According to a new report posted on cbs4indy.com, a year following the introduction of the “Sunshine in Product Safety Act,” lawmakers appear to be failing to give the Consumer Product Safety Commission additional authority. The Sunshine in Product Safety Act, which Senator Richard Blumenthal of Connecticut sponsored, would repeal a law restricting the Consumer Product Safety Commission from informing the public about dangerous products. Under “Section 6(b),” the Consumer Product Safety Commission is prevented from publicizing information about products or identifying a manufacturer until the commission has taken “reasonable steps” to make sure the information is correct and appropriate.
Right now, manufacturers have the opportunity to respond prior to the release of product warnings, and the CPSC may not divulge any information for fifteen days, even when serious safety risks are reported. Depending on the issues, manufacturers are allowed to issue a voluntary recall. However, on some occasions, the manufacturer denies the allegations. In cases of rebuttals, CPSC must take the manufacturer to court and raise its concerns before a judge.
According to CPSC Spokesperson Pamela Springs, taking manufacturers to court can take several years and leaves consumers at risk of injury or death.
Tragically, there are many situations when the CPSC was forced into silence concerning dangerous products. One very public example was the Fisher-Price Rock and Play sleepers recall. Fisher-Price began selling the products in 2009. In 2012, the U.S. government admitted that it had received several reports about infant fatalities in the sleepers. The product was not recalled until 2019, leading to dozens of infant deaths, and the company generated $200 million in revenue.
Congress founded the Consumer Product Safety Commission back in 1972. The agency was considered an independent government agency and was put in charge of protecting consumers.

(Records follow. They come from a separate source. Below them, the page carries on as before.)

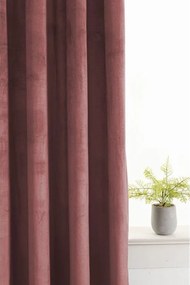 Zasłona zaciemniająca ELVIO VELVET 140x250 cm, staroróżowa Zawieszanie: Metalowe pierścienie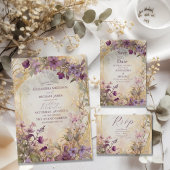 Lavendel Vintage bruiloft Art Nouveau Mucha Kaart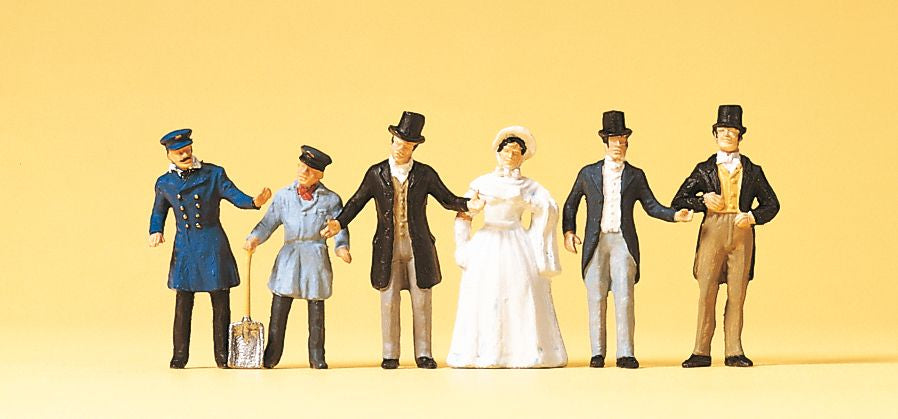 Preiser 12046 HO Old Time Engine Crew & Passengers Figures (Set of 6)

At the time, the CPSC was assigned to 15,000 products that were not being regulated by the National Highway Traffic Safety Administration and the Food and Drug Administration.
In 1981, Congress amended Section 6(b), giving manufacturers “veto” powers to manufacturers and thus limiting the CPSC’s authority.

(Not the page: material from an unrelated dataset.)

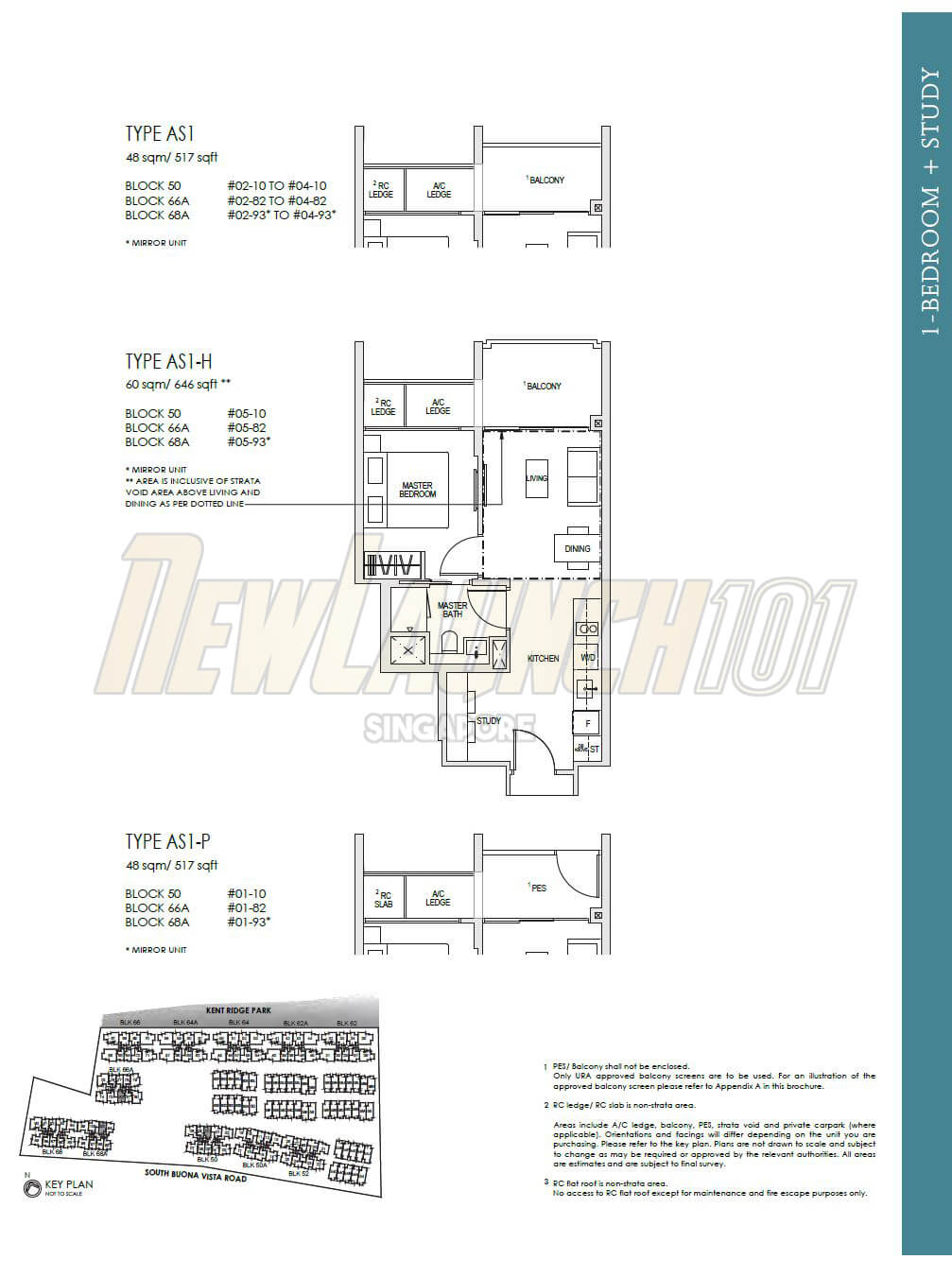 Kent Ridge Hill Residences Floor Plan 1-Bedroom Study Type AS1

Safety advocates think the law applies solely to the CPSC due to its setup. Unlike the National Highway Traffic Safety Administration or the Food and Drug Administration, which are designed to protect the public, the CPSC is run by five commissioners who are empowered to make important decisions.

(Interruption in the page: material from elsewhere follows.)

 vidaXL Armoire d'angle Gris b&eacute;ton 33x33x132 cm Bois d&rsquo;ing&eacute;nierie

Records indicate the Consumer Product Safety Commission also functions on a fraction of the budget the NHTSA and the FDA do. The Consumer Product Safety Commission is not well funded. The FDA has a $6 billion annual budget. The NHTSA has a $1 billion annual budget. However, the CPSC has a yearly budget of only $135 million.
Experts believe that by repealing Section 6(b), the public will be safer since the agency can move faster to require product safety recalls. The agency’s budget should also be increased to a more appropriate level. This way, the CPSC can handle the unsafe products that are currently on store shelves but cannot warn the public about. Moreover, people should be able to report dangerous products to the CPSC. SaferProducts.gov maintains a list of 50,650 complaints, but the list does not include product safety complaints already submitted to the manufacturer.
CPSC Commissioner Robert S. Adler called for Section 6(b) to be repealed back in 2014. Adler believes that Section 6(b) inappropriately makes the CPSC “a national data nanny of vital consumer product safety information.” He also states that Section 6(b) ‘s unmanageable practices and unnecessary delays place consumers’ lives at risk.